When Tim Gagner joined the Harlem High School football team four years ago, he was just a freshman suiting up for a downtrodden program.
Now he's a senior who realizes there is truth in the saying "Every dog has its day."
Gagner and his teammates combined this season to give Harlem its first winning record since 1981. Meanwhile, the Dogs have gone from gridiron doormat in 1997 to the top team in Columbia County in 2001.
This Friday's Class AAA state playoff game at Mary Persons High School in Forsyth, Ga. marks the second straight year Harlem has advanced to the postseason.
Gagner isn't surprised by the success - he saw it coming.
"I saw it in summer camp. I saw the work ethic, from everybody, I saw it in the weight room. I really knew that we had something special this season," Gagner said. "It's just a great feeling to finally have a winning season. It's been a goal of ours from the very beginning, since I was a freshman. We're really looking forward to the playoffs."
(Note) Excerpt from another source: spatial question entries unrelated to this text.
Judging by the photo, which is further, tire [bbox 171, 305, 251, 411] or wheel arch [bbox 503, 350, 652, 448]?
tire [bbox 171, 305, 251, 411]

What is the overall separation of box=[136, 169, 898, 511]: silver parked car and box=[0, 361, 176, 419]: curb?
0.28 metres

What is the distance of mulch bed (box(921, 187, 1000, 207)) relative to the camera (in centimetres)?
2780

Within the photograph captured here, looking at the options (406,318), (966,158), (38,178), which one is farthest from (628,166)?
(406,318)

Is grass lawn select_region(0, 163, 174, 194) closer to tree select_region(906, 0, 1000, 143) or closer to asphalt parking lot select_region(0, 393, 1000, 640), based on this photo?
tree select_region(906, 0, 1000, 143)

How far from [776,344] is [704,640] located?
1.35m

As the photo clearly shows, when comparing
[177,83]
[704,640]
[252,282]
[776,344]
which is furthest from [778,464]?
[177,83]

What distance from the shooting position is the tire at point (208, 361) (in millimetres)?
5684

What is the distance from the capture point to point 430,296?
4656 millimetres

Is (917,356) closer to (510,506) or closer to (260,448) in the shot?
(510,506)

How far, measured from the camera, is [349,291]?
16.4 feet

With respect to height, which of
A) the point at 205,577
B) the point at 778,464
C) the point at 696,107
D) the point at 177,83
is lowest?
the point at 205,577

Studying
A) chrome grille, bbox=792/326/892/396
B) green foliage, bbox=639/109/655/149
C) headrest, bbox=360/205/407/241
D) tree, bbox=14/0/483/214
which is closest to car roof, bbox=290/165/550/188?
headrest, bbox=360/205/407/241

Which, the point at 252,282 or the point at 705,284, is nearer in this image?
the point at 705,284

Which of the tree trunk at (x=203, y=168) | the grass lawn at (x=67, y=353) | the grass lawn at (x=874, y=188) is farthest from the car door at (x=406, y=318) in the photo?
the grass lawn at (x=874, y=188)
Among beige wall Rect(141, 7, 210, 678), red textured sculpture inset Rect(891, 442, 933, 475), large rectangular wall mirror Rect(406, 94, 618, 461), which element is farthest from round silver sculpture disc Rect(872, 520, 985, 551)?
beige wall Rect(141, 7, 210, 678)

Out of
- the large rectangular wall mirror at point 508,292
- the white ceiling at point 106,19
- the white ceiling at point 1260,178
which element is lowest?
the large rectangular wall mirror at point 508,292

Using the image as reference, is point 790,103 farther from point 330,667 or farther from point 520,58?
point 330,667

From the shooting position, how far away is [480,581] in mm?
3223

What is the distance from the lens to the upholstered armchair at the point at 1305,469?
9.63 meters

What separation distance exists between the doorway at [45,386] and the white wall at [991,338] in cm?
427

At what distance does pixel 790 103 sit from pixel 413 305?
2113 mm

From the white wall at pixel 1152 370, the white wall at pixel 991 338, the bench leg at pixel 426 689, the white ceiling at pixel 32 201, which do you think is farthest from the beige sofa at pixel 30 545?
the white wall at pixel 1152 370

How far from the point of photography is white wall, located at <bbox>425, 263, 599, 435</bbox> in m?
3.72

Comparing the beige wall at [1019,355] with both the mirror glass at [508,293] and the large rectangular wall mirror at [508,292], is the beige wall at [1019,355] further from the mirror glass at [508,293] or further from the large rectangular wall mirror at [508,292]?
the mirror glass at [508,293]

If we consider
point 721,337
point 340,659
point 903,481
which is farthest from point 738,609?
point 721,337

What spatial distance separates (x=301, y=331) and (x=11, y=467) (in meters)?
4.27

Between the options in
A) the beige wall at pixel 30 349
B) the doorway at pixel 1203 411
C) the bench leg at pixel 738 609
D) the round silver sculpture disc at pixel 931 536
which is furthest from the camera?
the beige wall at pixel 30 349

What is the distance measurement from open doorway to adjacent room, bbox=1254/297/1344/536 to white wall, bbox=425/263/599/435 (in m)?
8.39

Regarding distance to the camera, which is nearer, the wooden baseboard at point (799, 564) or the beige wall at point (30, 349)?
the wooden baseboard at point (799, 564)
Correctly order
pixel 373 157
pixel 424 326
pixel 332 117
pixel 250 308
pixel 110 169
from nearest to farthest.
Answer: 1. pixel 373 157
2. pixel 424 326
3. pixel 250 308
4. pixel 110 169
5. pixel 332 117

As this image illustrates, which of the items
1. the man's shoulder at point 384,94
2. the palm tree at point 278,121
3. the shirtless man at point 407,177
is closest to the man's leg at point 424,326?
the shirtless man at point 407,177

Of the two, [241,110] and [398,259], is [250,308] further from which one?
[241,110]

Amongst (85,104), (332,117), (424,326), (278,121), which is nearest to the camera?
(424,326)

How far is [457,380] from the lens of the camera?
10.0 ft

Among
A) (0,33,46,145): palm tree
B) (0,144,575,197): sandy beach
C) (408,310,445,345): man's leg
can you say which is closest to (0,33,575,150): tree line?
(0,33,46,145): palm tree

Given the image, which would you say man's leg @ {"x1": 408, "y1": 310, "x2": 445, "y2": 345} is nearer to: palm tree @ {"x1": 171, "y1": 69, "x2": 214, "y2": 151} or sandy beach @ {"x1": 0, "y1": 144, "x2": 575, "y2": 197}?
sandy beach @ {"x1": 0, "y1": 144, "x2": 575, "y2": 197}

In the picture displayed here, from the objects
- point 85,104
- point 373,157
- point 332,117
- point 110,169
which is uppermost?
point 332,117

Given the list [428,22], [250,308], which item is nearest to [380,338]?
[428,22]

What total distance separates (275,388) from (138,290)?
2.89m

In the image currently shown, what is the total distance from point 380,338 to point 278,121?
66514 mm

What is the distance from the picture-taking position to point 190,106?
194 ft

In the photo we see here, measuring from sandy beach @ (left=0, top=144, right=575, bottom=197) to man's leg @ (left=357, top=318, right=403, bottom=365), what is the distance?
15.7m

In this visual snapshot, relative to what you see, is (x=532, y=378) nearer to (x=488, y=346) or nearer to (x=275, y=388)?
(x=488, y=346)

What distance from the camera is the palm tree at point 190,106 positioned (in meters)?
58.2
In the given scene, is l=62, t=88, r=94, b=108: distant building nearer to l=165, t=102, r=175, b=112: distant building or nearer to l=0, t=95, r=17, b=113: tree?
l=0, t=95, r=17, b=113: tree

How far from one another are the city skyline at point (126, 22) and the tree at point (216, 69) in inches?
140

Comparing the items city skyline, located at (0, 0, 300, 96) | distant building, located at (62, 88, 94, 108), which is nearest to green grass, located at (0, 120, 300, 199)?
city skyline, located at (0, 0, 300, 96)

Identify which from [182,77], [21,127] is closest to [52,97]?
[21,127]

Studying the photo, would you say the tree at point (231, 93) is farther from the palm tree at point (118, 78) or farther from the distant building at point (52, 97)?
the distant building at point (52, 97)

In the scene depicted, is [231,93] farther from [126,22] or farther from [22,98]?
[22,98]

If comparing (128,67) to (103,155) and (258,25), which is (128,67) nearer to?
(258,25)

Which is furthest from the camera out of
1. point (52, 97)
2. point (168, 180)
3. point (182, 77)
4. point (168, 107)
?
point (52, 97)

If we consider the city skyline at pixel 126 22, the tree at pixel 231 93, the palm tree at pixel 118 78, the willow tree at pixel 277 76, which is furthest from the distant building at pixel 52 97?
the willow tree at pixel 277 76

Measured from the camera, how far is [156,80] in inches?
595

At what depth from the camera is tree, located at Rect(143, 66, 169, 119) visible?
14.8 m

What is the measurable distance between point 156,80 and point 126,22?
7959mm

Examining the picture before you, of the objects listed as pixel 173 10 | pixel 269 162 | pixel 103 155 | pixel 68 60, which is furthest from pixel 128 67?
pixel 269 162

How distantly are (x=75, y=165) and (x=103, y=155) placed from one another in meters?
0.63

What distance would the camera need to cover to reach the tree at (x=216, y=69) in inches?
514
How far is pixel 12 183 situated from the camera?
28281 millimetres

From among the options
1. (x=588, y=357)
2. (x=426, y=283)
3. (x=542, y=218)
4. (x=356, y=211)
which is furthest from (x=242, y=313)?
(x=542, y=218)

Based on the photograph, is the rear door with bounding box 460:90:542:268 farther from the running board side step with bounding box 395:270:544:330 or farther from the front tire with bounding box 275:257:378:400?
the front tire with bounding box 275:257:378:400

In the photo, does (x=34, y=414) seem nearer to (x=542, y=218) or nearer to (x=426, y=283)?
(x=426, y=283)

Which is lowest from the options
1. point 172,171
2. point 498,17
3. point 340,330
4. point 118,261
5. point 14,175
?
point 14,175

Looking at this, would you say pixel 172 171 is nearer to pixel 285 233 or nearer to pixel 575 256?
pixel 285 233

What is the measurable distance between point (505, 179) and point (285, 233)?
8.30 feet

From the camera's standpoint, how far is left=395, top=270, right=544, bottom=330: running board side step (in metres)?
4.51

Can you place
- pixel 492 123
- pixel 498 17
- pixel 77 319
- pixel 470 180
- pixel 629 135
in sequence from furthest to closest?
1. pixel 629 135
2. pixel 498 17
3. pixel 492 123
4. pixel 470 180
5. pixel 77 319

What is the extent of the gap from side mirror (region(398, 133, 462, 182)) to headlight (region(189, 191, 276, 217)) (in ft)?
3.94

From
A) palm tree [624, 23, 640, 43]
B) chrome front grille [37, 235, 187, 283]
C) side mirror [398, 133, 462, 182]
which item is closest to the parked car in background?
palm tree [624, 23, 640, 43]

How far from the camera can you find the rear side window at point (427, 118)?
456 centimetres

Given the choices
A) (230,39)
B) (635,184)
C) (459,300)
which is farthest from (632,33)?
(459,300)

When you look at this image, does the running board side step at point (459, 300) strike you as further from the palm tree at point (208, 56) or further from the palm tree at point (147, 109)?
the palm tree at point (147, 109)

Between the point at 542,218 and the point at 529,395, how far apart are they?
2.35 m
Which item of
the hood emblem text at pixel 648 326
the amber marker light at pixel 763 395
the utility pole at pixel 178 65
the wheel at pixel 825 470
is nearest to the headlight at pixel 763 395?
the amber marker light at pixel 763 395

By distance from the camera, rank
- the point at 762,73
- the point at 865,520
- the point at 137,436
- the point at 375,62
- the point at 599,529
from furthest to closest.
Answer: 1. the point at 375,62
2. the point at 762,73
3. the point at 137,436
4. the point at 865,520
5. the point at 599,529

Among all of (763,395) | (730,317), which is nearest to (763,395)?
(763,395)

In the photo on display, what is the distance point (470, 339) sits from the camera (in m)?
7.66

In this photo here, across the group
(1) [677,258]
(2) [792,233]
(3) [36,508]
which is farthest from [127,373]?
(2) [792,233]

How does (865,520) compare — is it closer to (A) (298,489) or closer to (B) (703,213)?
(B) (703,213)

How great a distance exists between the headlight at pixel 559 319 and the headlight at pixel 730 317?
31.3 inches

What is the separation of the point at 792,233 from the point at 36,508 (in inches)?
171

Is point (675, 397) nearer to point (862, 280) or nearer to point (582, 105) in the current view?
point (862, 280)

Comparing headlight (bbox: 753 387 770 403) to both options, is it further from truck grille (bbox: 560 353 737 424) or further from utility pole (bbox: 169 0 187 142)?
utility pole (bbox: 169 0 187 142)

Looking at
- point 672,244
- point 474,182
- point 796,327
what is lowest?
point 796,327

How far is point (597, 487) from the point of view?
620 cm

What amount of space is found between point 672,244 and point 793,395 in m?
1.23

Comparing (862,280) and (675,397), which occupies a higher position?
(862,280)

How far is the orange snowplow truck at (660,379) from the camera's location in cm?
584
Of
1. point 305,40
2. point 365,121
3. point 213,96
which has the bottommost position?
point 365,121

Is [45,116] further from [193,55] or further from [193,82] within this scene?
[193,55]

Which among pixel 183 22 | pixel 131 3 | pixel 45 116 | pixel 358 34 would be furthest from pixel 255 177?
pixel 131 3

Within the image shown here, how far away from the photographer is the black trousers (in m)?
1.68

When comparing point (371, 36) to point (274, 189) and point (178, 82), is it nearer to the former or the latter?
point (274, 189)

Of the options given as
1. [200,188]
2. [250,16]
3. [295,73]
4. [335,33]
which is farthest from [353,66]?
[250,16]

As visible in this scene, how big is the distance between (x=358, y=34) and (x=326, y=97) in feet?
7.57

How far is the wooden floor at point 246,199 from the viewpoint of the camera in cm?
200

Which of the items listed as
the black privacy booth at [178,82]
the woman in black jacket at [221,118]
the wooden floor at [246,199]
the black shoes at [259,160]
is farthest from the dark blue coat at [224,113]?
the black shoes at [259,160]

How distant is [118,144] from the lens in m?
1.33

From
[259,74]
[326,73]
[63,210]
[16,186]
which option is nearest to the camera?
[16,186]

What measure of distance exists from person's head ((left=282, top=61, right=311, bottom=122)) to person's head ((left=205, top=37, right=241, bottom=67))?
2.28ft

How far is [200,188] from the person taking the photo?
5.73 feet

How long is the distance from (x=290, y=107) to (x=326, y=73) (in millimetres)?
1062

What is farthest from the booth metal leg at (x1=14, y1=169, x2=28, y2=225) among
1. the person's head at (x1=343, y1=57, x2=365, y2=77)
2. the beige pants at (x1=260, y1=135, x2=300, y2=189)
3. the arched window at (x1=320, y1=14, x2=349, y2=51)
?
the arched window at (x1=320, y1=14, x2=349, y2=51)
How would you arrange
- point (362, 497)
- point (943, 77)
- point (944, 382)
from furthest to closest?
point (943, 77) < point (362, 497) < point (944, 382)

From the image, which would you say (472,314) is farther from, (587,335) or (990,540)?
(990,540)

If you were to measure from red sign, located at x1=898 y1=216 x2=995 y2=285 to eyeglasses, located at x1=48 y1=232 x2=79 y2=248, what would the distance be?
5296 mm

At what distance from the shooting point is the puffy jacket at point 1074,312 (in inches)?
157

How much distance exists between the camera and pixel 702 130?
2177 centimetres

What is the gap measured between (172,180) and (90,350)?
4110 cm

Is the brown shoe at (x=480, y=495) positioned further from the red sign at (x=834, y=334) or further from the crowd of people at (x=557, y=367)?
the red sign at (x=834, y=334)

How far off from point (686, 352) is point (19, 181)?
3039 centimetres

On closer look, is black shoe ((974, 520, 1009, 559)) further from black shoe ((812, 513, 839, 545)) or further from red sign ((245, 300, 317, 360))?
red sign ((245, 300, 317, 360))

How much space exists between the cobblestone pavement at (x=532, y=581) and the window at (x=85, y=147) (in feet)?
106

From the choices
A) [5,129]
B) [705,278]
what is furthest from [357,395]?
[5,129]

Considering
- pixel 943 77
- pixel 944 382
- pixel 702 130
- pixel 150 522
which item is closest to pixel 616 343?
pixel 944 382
Harlem enters the playoffs with a 6-3-1 record, while Mary Persons fell to 7-3 with a 15-0 loss last week at Washington County High School. Considering Harlem lost to Washington County 53-21 earlier this month, Forsyth should be a formidable challenge.
"We'll have to step it up even more, because now it's one loss and you're gone. We've got to give it all we've got," Harlem junior Kelvin Sturgis said.
Harlem was ousted from first-round playoff action last year with a 55-14 drubbing at LaGrange High School, a No. 1 seed from Region 4-AAA.
As the No. 3 seed from Region 3-AAA this year, the Dogs get an easier draw (Mary Persons is No. 2 from Region 4-AAA); more importantly, Harlem now has some playoff experience to draw from.
"I think last year our main goal was to make it to the playoffs. This year it's to advance. We're looking to make a statement this year," said senior Travis Reese, who starts on the offensive and defensive lines. "Our defense has got to tackle better. We're playing pretty good now, but we have to step it up for the playoffs."
Winning playoff games on the road is a tough task, but Harlem head coach Jimmie Lewis believes his team has a better chance in the postseason this year, due to balanced regular-season competition in Region 3-AAA.
"I think our region is stronger than it has been. Washington County, Westside, Laney, ourselves; I think we're going to represent this region well," Lewis said. "I think we can go do something in the playoffs."